INSTRUCTIONS TO FOLLOW:
Reproduce, with no changes, the lines that start with the one containing "What is the distance between" and end with the one containing "Of the point", both of those lines included.

DATA TO PROCESS:
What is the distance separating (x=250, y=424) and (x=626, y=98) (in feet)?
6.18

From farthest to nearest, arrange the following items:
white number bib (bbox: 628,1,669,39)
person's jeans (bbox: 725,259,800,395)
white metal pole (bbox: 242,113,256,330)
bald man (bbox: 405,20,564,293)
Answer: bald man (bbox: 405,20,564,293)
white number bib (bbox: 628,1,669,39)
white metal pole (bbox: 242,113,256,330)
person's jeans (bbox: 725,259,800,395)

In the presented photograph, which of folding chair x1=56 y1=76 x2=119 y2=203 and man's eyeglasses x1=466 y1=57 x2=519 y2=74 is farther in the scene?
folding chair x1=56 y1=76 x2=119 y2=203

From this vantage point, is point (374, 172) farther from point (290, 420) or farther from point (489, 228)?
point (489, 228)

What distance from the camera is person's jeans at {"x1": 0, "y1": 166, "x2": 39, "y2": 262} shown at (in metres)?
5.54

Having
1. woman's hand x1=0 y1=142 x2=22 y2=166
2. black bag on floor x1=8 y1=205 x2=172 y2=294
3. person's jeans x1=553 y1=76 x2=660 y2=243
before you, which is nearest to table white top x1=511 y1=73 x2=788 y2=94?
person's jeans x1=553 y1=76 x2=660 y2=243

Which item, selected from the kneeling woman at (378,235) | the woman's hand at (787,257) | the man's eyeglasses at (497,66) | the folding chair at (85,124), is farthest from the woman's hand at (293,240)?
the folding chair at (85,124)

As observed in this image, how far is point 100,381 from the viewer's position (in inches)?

...

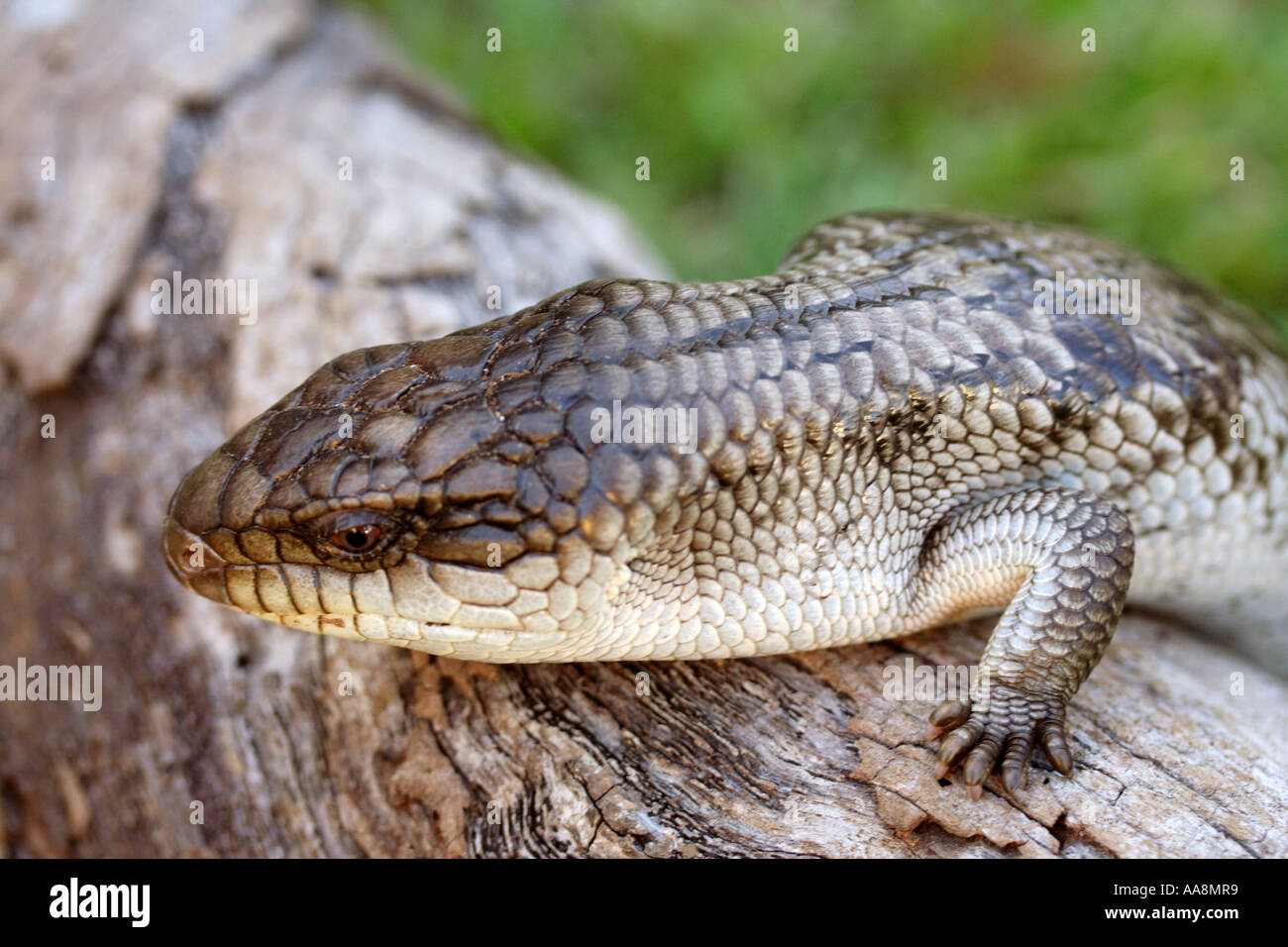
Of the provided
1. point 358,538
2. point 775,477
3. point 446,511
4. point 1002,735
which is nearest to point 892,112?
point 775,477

* * *

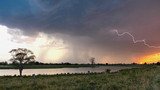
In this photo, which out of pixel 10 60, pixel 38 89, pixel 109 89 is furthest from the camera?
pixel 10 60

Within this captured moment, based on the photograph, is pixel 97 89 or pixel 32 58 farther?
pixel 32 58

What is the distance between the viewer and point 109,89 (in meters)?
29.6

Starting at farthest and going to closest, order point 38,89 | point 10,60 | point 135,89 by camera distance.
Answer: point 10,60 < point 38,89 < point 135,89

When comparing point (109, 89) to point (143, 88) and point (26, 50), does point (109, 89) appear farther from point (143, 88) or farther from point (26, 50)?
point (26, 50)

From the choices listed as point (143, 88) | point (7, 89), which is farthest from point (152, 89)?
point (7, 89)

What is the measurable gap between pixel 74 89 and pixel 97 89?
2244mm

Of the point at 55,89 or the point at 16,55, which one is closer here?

EXPECTED OUTPUT:
What is the distance between the viewer and point 109,89 (in meters)?
29.6

Starting at farthest and going to closest, order point 38,89 | point 10,60 | point 135,89 by camera distance.
Answer: point 10,60 < point 38,89 < point 135,89

When comparing point (109, 89) to point (143, 88) and point (26, 50), does point (109, 89) appear farther from point (143, 88) or farther from point (26, 50)?
point (26, 50)

From the choices listed as point (143, 88) | point (7, 89), which is farthest from point (152, 89)?
point (7, 89)

What is the measurable gap between pixel 74 89 and pixel 97 89?
2244mm

Of the point at 55,89 or the point at 16,55, which one is closer here?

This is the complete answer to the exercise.